Alke Fink & Barbara Rothen-Rutishauser Group
Bio-Nanomaterials

Prof. Alke Fink

Leads the materials science aspect of the group

Prof. Barbara Rothen-Rutishauser

Investigates the interaction of nanoparticles with biological systems
“We focus on the synthesis and characterisation of novel multifunctional and/or hybrid nanoparticles, as well as materials for a range of applications, including both biology and medicine. Our current research focus is directed towards (i) the development of reactors for reliable, fast, and efficient surface derivatisation of nanoparticles, (ii) the interaction of nanoparticles with cells and their colloidal behavior in biological and physiological environments, and (iii) the development of nanoparticle suspensions with tuneable optical properties (through controlled self-assembly) for biological and materials applications. While addressing fundamental problems, our research efforts are also highly relevant to important societal issues such as environment or human health.” “The aim of our current projects is to study nanoparticle-cell interactions, particularly in relation to the lung. We are intending to relay this knowledge to promote the sate us of engineered nanoparticles by considering possible health risks of such new bio(nano)materials. Our current applied projects foci are (I) optimization of cell culture models and aerosol deposition, (ii) visualisation and detection of nanoparticles at high resolution (Light and transmission electron microscopy) by means of stereology, (iii) risk assessment of inhaled bio(nano)materials, and (iv) delivery of new drug systems to the lung”

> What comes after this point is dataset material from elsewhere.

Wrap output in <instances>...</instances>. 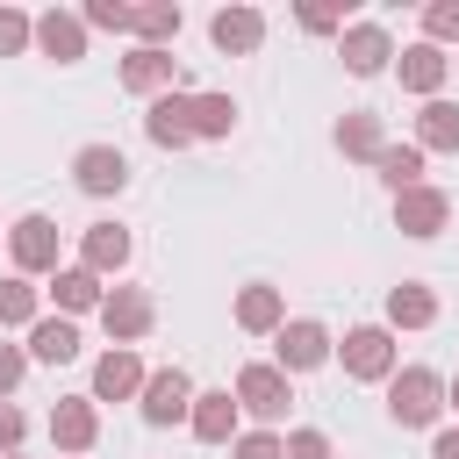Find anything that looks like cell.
<instances>
[{"label":"cell","instance_id":"obj_1","mask_svg":"<svg viewBox=\"0 0 459 459\" xmlns=\"http://www.w3.org/2000/svg\"><path fill=\"white\" fill-rule=\"evenodd\" d=\"M337 366H344V380H380L387 387L402 373V344H394L387 323H351L344 344H337Z\"/></svg>","mask_w":459,"mask_h":459},{"label":"cell","instance_id":"obj_2","mask_svg":"<svg viewBox=\"0 0 459 459\" xmlns=\"http://www.w3.org/2000/svg\"><path fill=\"white\" fill-rule=\"evenodd\" d=\"M230 394H237V409H244V416H251L258 430H280V423H287V409H294V380H287V373H280L273 359L244 366Z\"/></svg>","mask_w":459,"mask_h":459},{"label":"cell","instance_id":"obj_3","mask_svg":"<svg viewBox=\"0 0 459 459\" xmlns=\"http://www.w3.org/2000/svg\"><path fill=\"white\" fill-rule=\"evenodd\" d=\"M387 416H394L402 430H430V423L445 416V373H430V366H402V373L387 380Z\"/></svg>","mask_w":459,"mask_h":459},{"label":"cell","instance_id":"obj_4","mask_svg":"<svg viewBox=\"0 0 459 459\" xmlns=\"http://www.w3.org/2000/svg\"><path fill=\"white\" fill-rule=\"evenodd\" d=\"M337 359V337L316 323V316H287L280 323V337H273V366L294 380V373H316V366H330Z\"/></svg>","mask_w":459,"mask_h":459},{"label":"cell","instance_id":"obj_5","mask_svg":"<svg viewBox=\"0 0 459 459\" xmlns=\"http://www.w3.org/2000/svg\"><path fill=\"white\" fill-rule=\"evenodd\" d=\"M194 380H186V366H158L151 380H143V394H136V409H143V423L151 430H165V423H186L194 416Z\"/></svg>","mask_w":459,"mask_h":459},{"label":"cell","instance_id":"obj_6","mask_svg":"<svg viewBox=\"0 0 459 459\" xmlns=\"http://www.w3.org/2000/svg\"><path fill=\"white\" fill-rule=\"evenodd\" d=\"M7 258H14V273H22V280L57 273V222H50L43 208H29V215L7 230Z\"/></svg>","mask_w":459,"mask_h":459},{"label":"cell","instance_id":"obj_7","mask_svg":"<svg viewBox=\"0 0 459 459\" xmlns=\"http://www.w3.org/2000/svg\"><path fill=\"white\" fill-rule=\"evenodd\" d=\"M151 323H158V301L143 294V287H108V301H100V330H108V344H143L151 337Z\"/></svg>","mask_w":459,"mask_h":459},{"label":"cell","instance_id":"obj_8","mask_svg":"<svg viewBox=\"0 0 459 459\" xmlns=\"http://www.w3.org/2000/svg\"><path fill=\"white\" fill-rule=\"evenodd\" d=\"M337 57H344V72H351V79H380V72L394 65V36H387L380 22H344Z\"/></svg>","mask_w":459,"mask_h":459},{"label":"cell","instance_id":"obj_9","mask_svg":"<svg viewBox=\"0 0 459 459\" xmlns=\"http://www.w3.org/2000/svg\"><path fill=\"white\" fill-rule=\"evenodd\" d=\"M445 222H452V194H445V186H409V194H394V230H402V237L430 244Z\"/></svg>","mask_w":459,"mask_h":459},{"label":"cell","instance_id":"obj_10","mask_svg":"<svg viewBox=\"0 0 459 459\" xmlns=\"http://www.w3.org/2000/svg\"><path fill=\"white\" fill-rule=\"evenodd\" d=\"M122 93H136V100H158V93H179V57L172 50H129L122 57Z\"/></svg>","mask_w":459,"mask_h":459},{"label":"cell","instance_id":"obj_11","mask_svg":"<svg viewBox=\"0 0 459 459\" xmlns=\"http://www.w3.org/2000/svg\"><path fill=\"white\" fill-rule=\"evenodd\" d=\"M143 136L158 143V151H186L194 143V93L179 86V93H158L151 108H143Z\"/></svg>","mask_w":459,"mask_h":459},{"label":"cell","instance_id":"obj_12","mask_svg":"<svg viewBox=\"0 0 459 459\" xmlns=\"http://www.w3.org/2000/svg\"><path fill=\"white\" fill-rule=\"evenodd\" d=\"M72 179H79V194L108 201V194H122V186H129V158H122L115 143H79V158H72Z\"/></svg>","mask_w":459,"mask_h":459},{"label":"cell","instance_id":"obj_13","mask_svg":"<svg viewBox=\"0 0 459 459\" xmlns=\"http://www.w3.org/2000/svg\"><path fill=\"white\" fill-rule=\"evenodd\" d=\"M143 359L129 351V344H108L100 359H93V402H136L143 394Z\"/></svg>","mask_w":459,"mask_h":459},{"label":"cell","instance_id":"obj_14","mask_svg":"<svg viewBox=\"0 0 459 459\" xmlns=\"http://www.w3.org/2000/svg\"><path fill=\"white\" fill-rule=\"evenodd\" d=\"M237 423H244V409H237V394H230V387H201V394H194L186 430H194L201 445H237V437H244Z\"/></svg>","mask_w":459,"mask_h":459},{"label":"cell","instance_id":"obj_15","mask_svg":"<svg viewBox=\"0 0 459 459\" xmlns=\"http://www.w3.org/2000/svg\"><path fill=\"white\" fill-rule=\"evenodd\" d=\"M50 445L57 452H93L100 445V402L93 394H65L50 409Z\"/></svg>","mask_w":459,"mask_h":459},{"label":"cell","instance_id":"obj_16","mask_svg":"<svg viewBox=\"0 0 459 459\" xmlns=\"http://www.w3.org/2000/svg\"><path fill=\"white\" fill-rule=\"evenodd\" d=\"M445 72H452V57H445L437 43H409V50H394V79H402V93L445 100Z\"/></svg>","mask_w":459,"mask_h":459},{"label":"cell","instance_id":"obj_17","mask_svg":"<svg viewBox=\"0 0 459 459\" xmlns=\"http://www.w3.org/2000/svg\"><path fill=\"white\" fill-rule=\"evenodd\" d=\"M129 251H136V237H129L122 222H86V230H79V265L100 273V280H115V273L129 265Z\"/></svg>","mask_w":459,"mask_h":459},{"label":"cell","instance_id":"obj_18","mask_svg":"<svg viewBox=\"0 0 459 459\" xmlns=\"http://www.w3.org/2000/svg\"><path fill=\"white\" fill-rule=\"evenodd\" d=\"M208 43H215L222 57H251V50L265 43V14H258V7H215V14H208Z\"/></svg>","mask_w":459,"mask_h":459},{"label":"cell","instance_id":"obj_19","mask_svg":"<svg viewBox=\"0 0 459 459\" xmlns=\"http://www.w3.org/2000/svg\"><path fill=\"white\" fill-rule=\"evenodd\" d=\"M43 294L57 301V316H100V301H108V280H100V273H86V265H57Z\"/></svg>","mask_w":459,"mask_h":459},{"label":"cell","instance_id":"obj_20","mask_svg":"<svg viewBox=\"0 0 459 459\" xmlns=\"http://www.w3.org/2000/svg\"><path fill=\"white\" fill-rule=\"evenodd\" d=\"M36 50H43L50 65H79V57H86V22H79L72 7L36 14Z\"/></svg>","mask_w":459,"mask_h":459},{"label":"cell","instance_id":"obj_21","mask_svg":"<svg viewBox=\"0 0 459 459\" xmlns=\"http://www.w3.org/2000/svg\"><path fill=\"white\" fill-rule=\"evenodd\" d=\"M330 136H337V151H344V158H359V165H373V158L387 151V122H380L373 108L337 115V129H330Z\"/></svg>","mask_w":459,"mask_h":459},{"label":"cell","instance_id":"obj_22","mask_svg":"<svg viewBox=\"0 0 459 459\" xmlns=\"http://www.w3.org/2000/svg\"><path fill=\"white\" fill-rule=\"evenodd\" d=\"M280 323H287V294L265 287V280H251V287L237 294V330H251V337H280Z\"/></svg>","mask_w":459,"mask_h":459},{"label":"cell","instance_id":"obj_23","mask_svg":"<svg viewBox=\"0 0 459 459\" xmlns=\"http://www.w3.org/2000/svg\"><path fill=\"white\" fill-rule=\"evenodd\" d=\"M430 323H437V287H423V280L387 287V330H430Z\"/></svg>","mask_w":459,"mask_h":459},{"label":"cell","instance_id":"obj_24","mask_svg":"<svg viewBox=\"0 0 459 459\" xmlns=\"http://www.w3.org/2000/svg\"><path fill=\"white\" fill-rule=\"evenodd\" d=\"M29 359H36V366H72V359H79V323H72V316H43V323L29 330Z\"/></svg>","mask_w":459,"mask_h":459},{"label":"cell","instance_id":"obj_25","mask_svg":"<svg viewBox=\"0 0 459 459\" xmlns=\"http://www.w3.org/2000/svg\"><path fill=\"white\" fill-rule=\"evenodd\" d=\"M36 323H43V287L7 273L0 280V330H36Z\"/></svg>","mask_w":459,"mask_h":459},{"label":"cell","instance_id":"obj_26","mask_svg":"<svg viewBox=\"0 0 459 459\" xmlns=\"http://www.w3.org/2000/svg\"><path fill=\"white\" fill-rule=\"evenodd\" d=\"M409 143H416V151H459V108H452V100H423Z\"/></svg>","mask_w":459,"mask_h":459},{"label":"cell","instance_id":"obj_27","mask_svg":"<svg viewBox=\"0 0 459 459\" xmlns=\"http://www.w3.org/2000/svg\"><path fill=\"white\" fill-rule=\"evenodd\" d=\"M179 29H186L179 0H151V7H136V43H143V50H165Z\"/></svg>","mask_w":459,"mask_h":459},{"label":"cell","instance_id":"obj_28","mask_svg":"<svg viewBox=\"0 0 459 459\" xmlns=\"http://www.w3.org/2000/svg\"><path fill=\"white\" fill-rule=\"evenodd\" d=\"M237 129V100L230 93H194V143H222Z\"/></svg>","mask_w":459,"mask_h":459},{"label":"cell","instance_id":"obj_29","mask_svg":"<svg viewBox=\"0 0 459 459\" xmlns=\"http://www.w3.org/2000/svg\"><path fill=\"white\" fill-rule=\"evenodd\" d=\"M373 172L387 179V194H409V186H423V151H416V143H387V151L373 158Z\"/></svg>","mask_w":459,"mask_h":459},{"label":"cell","instance_id":"obj_30","mask_svg":"<svg viewBox=\"0 0 459 459\" xmlns=\"http://www.w3.org/2000/svg\"><path fill=\"white\" fill-rule=\"evenodd\" d=\"M79 22L86 29H108V36H136V7H122V0H86Z\"/></svg>","mask_w":459,"mask_h":459},{"label":"cell","instance_id":"obj_31","mask_svg":"<svg viewBox=\"0 0 459 459\" xmlns=\"http://www.w3.org/2000/svg\"><path fill=\"white\" fill-rule=\"evenodd\" d=\"M22 50H36V14L0 7V57H22Z\"/></svg>","mask_w":459,"mask_h":459},{"label":"cell","instance_id":"obj_32","mask_svg":"<svg viewBox=\"0 0 459 459\" xmlns=\"http://www.w3.org/2000/svg\"><path fill=\"white\" fill-rule=\"evenodd\" d=\"M423 43H437V50L459 43V0H430L423 7Z\"/></svg>","mask_w":459,"mask_h":459},{"label":"cell","instance_id":"obj_33","mask_svg":"<svg viewBox=\"0 0 459 459\" xmlns=\"http://www.w3.org/2000/svg\"><path fill=\"white\" fill-rule=\"evenodd\" d=\"M230 459H287V430H244L230 445Z\"/></svg>","mask_w":459,"mask_h":459},{"label":"cell","instance_id":"obj_34","mask_svg":"<svg viewBox=\"0 0 459 459\" xmlns=\"http://www.w3.org/2000/svg\"><path fill=\"white\" fill-rule=\"evenodd\" d=\"M287 459H337V445H330L316 423H294V430H287Z\"/></svg>","mask_w":459,"mask_h":459},{"label":"cell","instance_id":"obj_35","mask_svg":"<svg viewBox=\"0 0 459 459\" xmlns=\"http://www.w3.org/2000/svg\"><path fill=\"white\" fill-rule=\"evenodd\" d=\"M22 373H29V344H0V402L22 387Z\"/></svg>","mask_w":459,"mask_h":459},{"label":"cell","instance_id":"obj_36","mask_svg":"<svg viewBox=\"0 0 459 459\" xmlns=\"http://www.w3.org/2000/svg\"><path fill=\"white\" fill-rule=\"evenodd\" d=\"M294 22H301L308 36H344V14H337V7H294Z\"/></svg>","mask_w":459,"mask_h":459},{"label":"cell","instance_id":"obj_37","mask_svg":"<svg viewBox=\"0 0 459 459\" xmlns=\"http://www.w3.org/2000/svg\"><path fill=\"white\" fill-rule=\"evenodd\" d=\"M22 437H29V416H22L14 402H0V459H7V452H22Z\"/></svg>","mask_w":459,"mask_h":459},{"label":"cell","instance_id":"obj_38","mask_svg":"<svg viewBox=\"0 0 459 459\" xmlns=\"http://www.w3.org/2000/svg\"><path fill=\"white\" fill-rule=\"evenodd\" d=\"M430 459H459V423H452V430H437V437H430Z\"/></svg>","mask_w":459,"mask_h":459},{"label":"cell","instance_id":"obj_39","mask_svg":"<svg viewBox=\"0 0 459 459\" xmlns=\"http://www.w3.org/2000/svg\"><path fill=\"white\" fill-rule=\"evenodd\" d=\"M445 409H459V373H452V380H445Z\"/></svg>","mask_w":459,"mask_h":459},{"label":"cell","instance_id":"obj_40","mask_svg":"<svg viewBox=\"0 0 459 459\" xmlns=\"http://www.w3.org/2000/svg\"><path fill=\"white\" fill-rule=\"evenodd\" d=\"M7 459H22V452H7Z\"/></svg>","mask_w":459,"mask_h":459}]
</instances>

The strength of the interdisciplinary nature within the Bionanomaterials research group is further personified by the varying scientific backgrounds of its members, which includes (bio)chemistry, biology, chemical and biological engineering, as well as material science. In addition, the group consists of many different nationalities and cultures. Currently, the group comprises 17 people from 8 different countries, speaking 7 different languages, and the group is continuing to expand.

In addition to receiving funding from both national and international funding bodies, numerous national and international collaborations are evident within the ongoing research activities.

By encompassing the afore mentioned interdisciplinary background with first-class technology and apparatus and sophisticated in vitro culturing techniques, the Bionanomaterials group at the Adolphe Merkle Institute at the University of Fribourg are able to provide and gain a clear understanding of how to produce bio(nano)materials of all different types, and furthermore, how such different physico-chemical characteristics may influence the interaction of nanoparticles with biological systems.